OpenAI has finished rebuilding its corporate architecture. The nonprofit—now the OpenAI Foundation—controls the for-profit, which has converted into OpenAI Group PBC. The Foundation holds equity currently valued around $130 billion and will gain more if the PBC’s valuation rises. It’s also earmarking $25 billion for two priorities: accelerating medical breakthroughs and funding practical “AI resilience” infrastructure.
Key Points:
- The Foundation both governs the for-profit and owns equity worth ~$130B, creating one of the best-resourced philanthropies in history.
- A revised pact pegs Microsoft’s stake near 27% and resets parts of the relationship as the for-profit becomes a PBC.
- California and Delaware attorneys general reviewed the plan; the deal follows months of scrutiny and concessions.
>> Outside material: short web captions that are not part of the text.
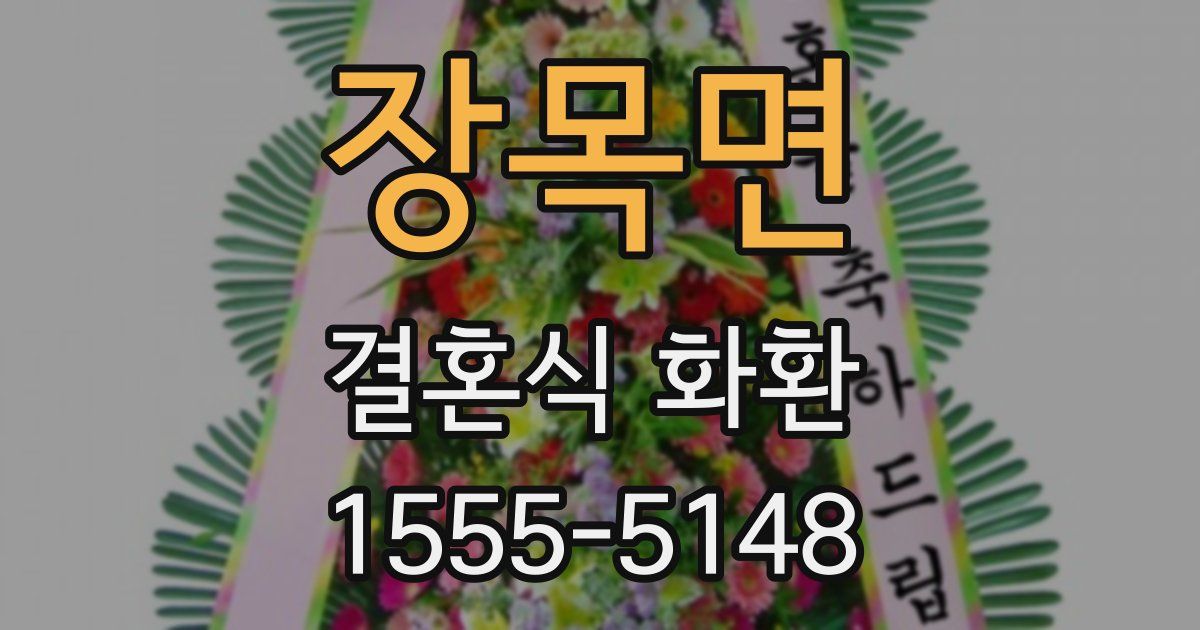 장목면 결혼식 화환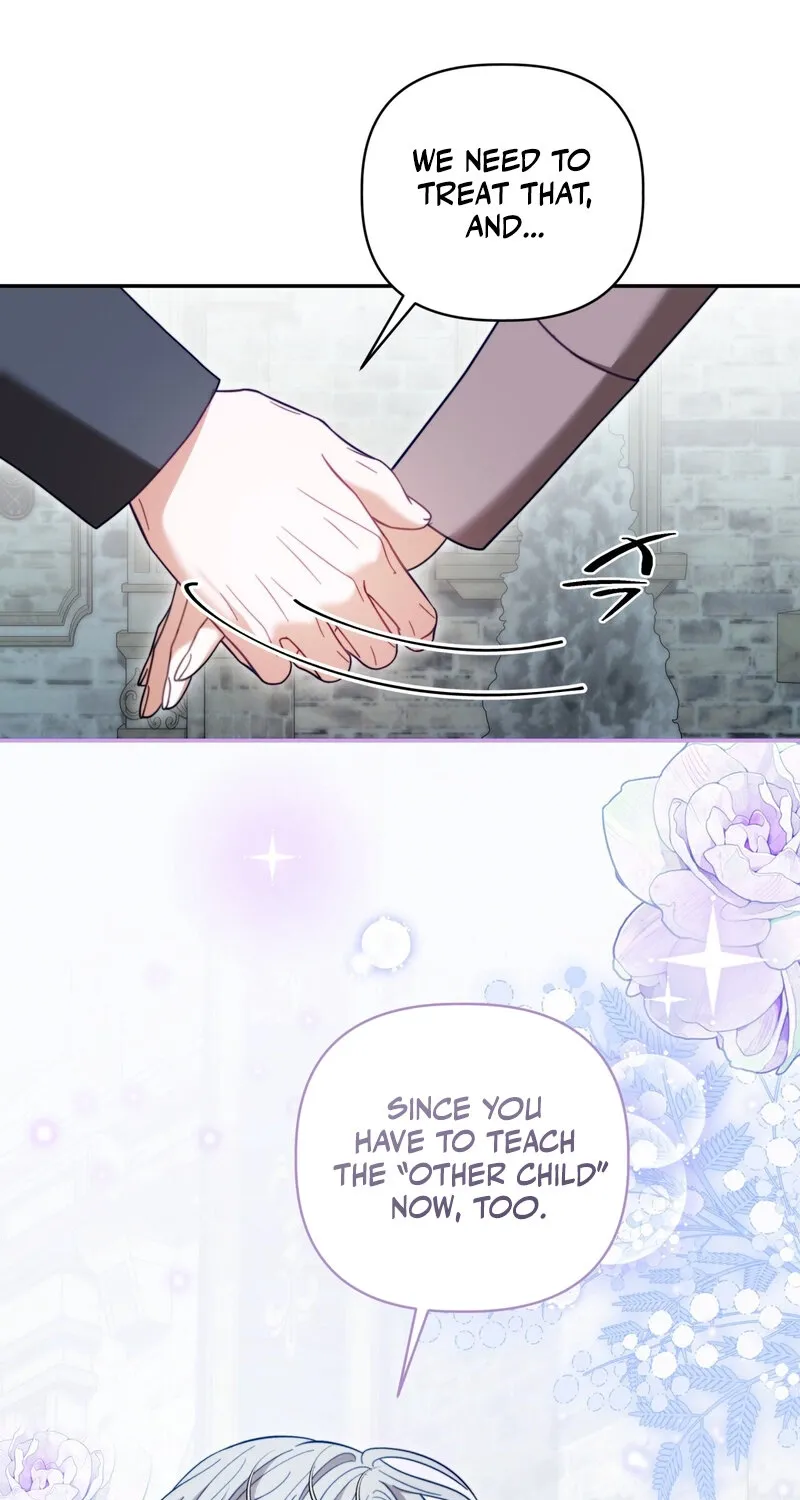 Devoured by an Impure Savior Chapter 23 page 11 - 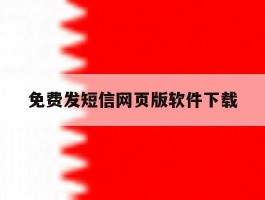 免费发短信网页版软件下载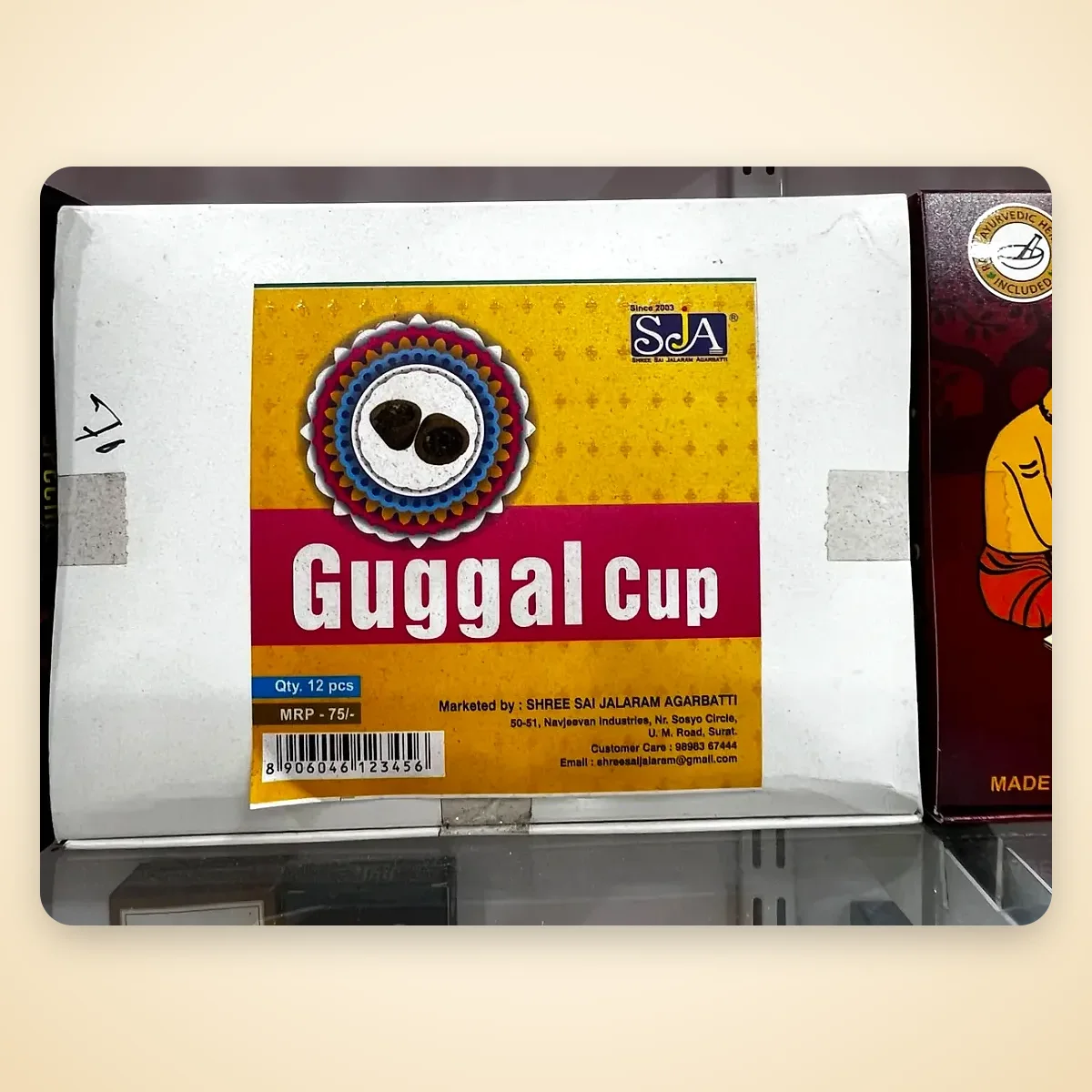 SJA Guggal Cup (12 pcs)
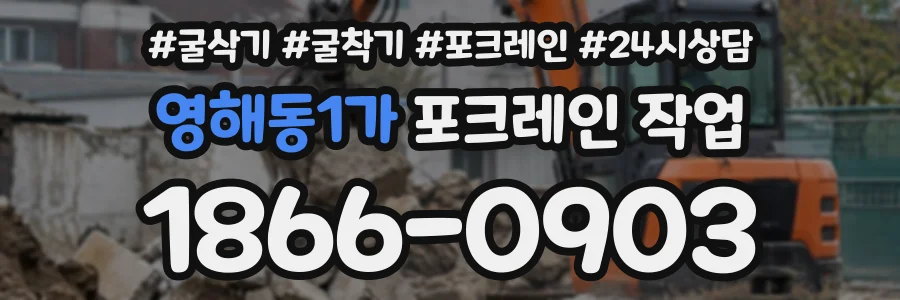 영해동1가 포크레인작업 상담 전화 1866-0903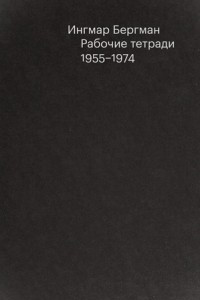 Книга Рабочие тетради. 1955-1974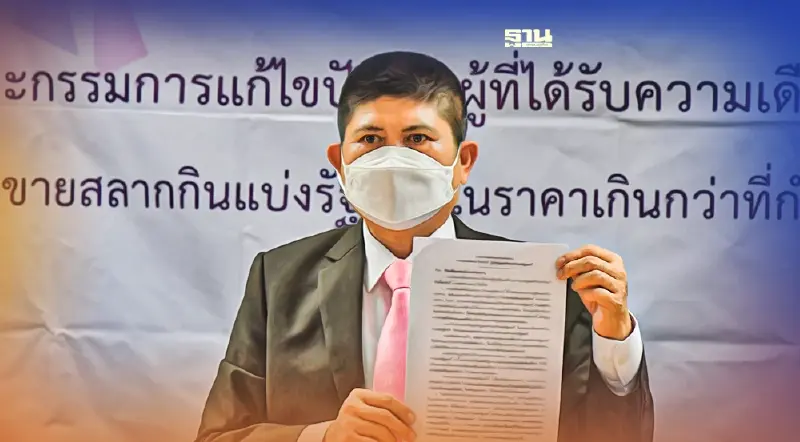 แรมโบ้ ลาออก ผู้ช่วยรมต.ประจำนายกฯ รับผิดชอบปมคลิปหวย 15 ล้าน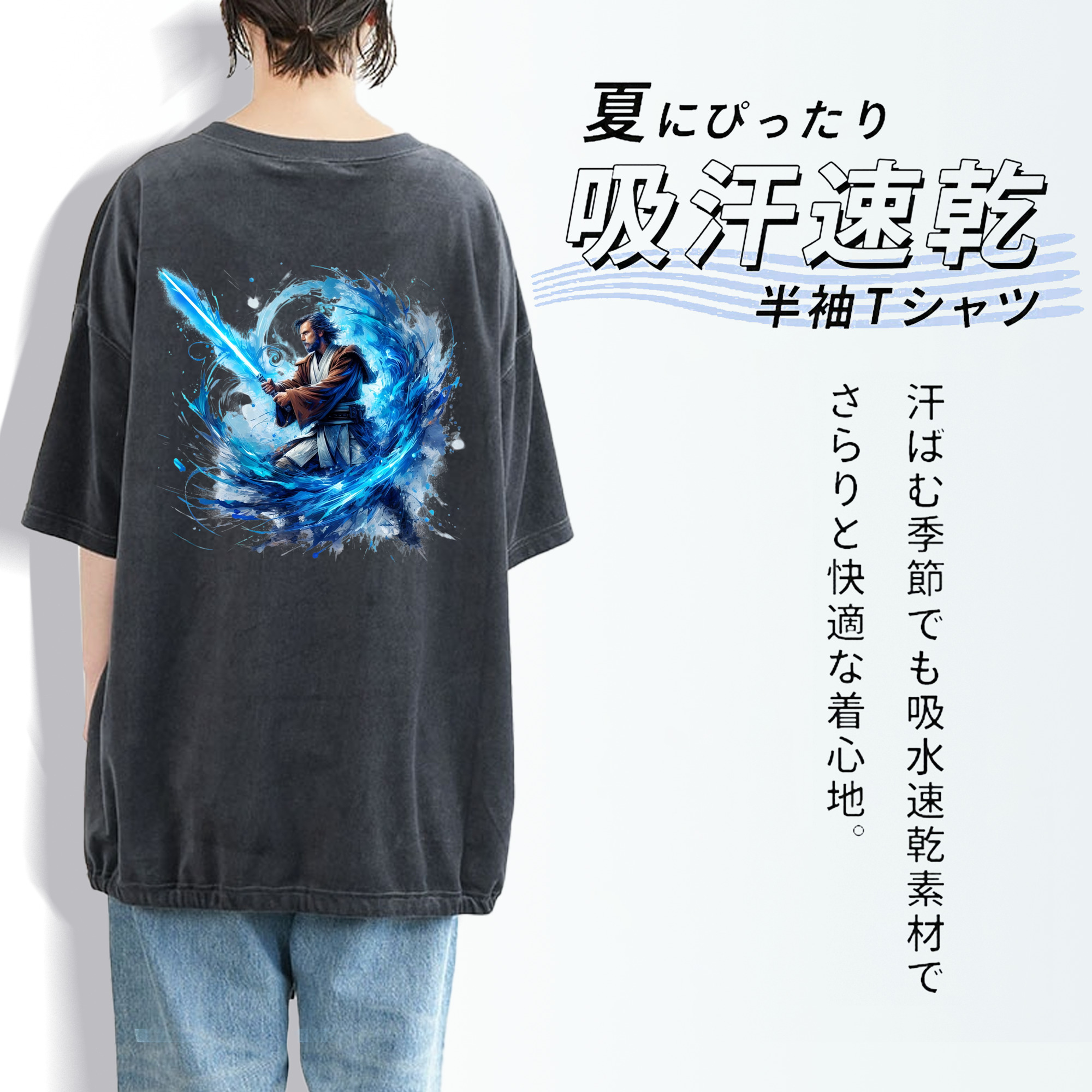 スター・ウォーズ Star Wars 綿100% ヴィンテージ風 半袖Tシャツ（背面プリント）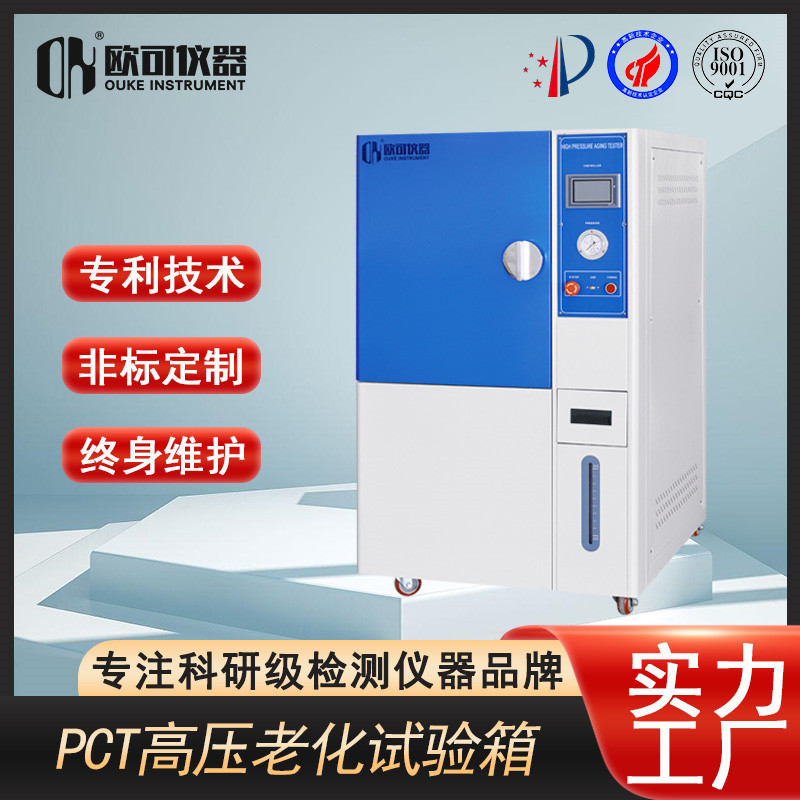 广东欧可仪器PCT高压加速试验箱重磅亮相，筑牢品质防线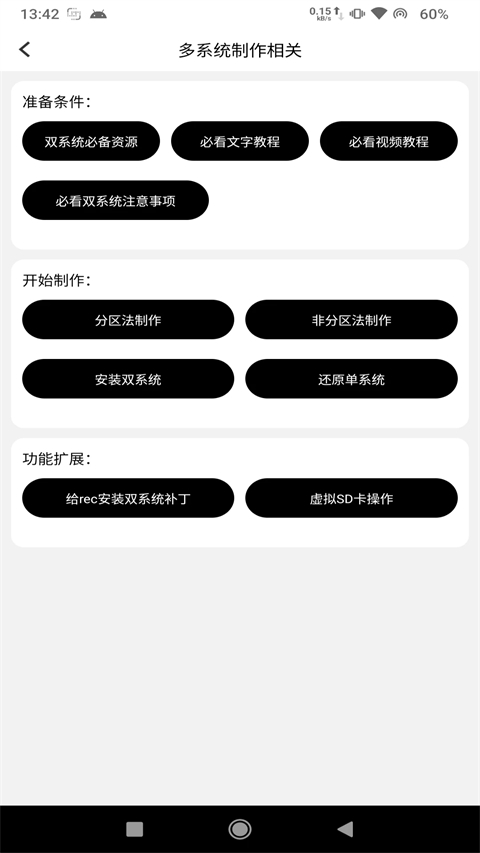 多系统工具箱 v2.70图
The move closes a messy chapter—remember the abandoned 2024 plan to go fully for-profit—and reframes OpenAI’s answer to the “who’s in charge of AGI?” question. The board says mission decisions flow from the nonprofit; the PBC structure gives it a normal cap table to raise serious capital without the contortions of the old capped-profit LP. In theory, the Foundation now has two levers: governance authority over the PBC and a balance sheet that appreciates as the business grows.
What’s different this time is scale and specificity. The Foundation’s $25B focus areas—health and AI resilience—signal a bet on tangible, near-term public goods rather than vague “benefit of humanity” rhetoric. Think open health datasets, funding for scientists, and a security ecosystem that treats AI like critical infrastructure. It builds on this fall’s $50M People-First AI Fund and recommendations from an independent Nonprofit Commission that pushed OpenAI to pair money with community legitimacy.
Then there’s Microsoft. The refreshed agreement locks in the world’s most consequential cloud-AI alliance while removing some of the old restrictions that constrained fundraising. Reports put Microsoft’s ownership near 27%—meaning Redmond remains deeply entwined but no longer holds structural tripwires that could spook other investors. If OpenAI seeks public markets down the line, this cleanup was prerequisite.
The political backdrop matters. California and Delaware pressed OpenAI after child-safety and governance controversies, culminating in formal reviews before green-lighting the new setup. Expect those AGs—and a louder civil-society chorus—to test whether “mission-first” shows up in model safety decisions, licensing, and how that $25B actually gets deployed. Money buys credibility only if the outputs look public-minded.
When margin meets mission, who wins in a hot AI platform race? The Foundation just gave itself sharper tools to answer that—while raising the bar it’ll be judged against.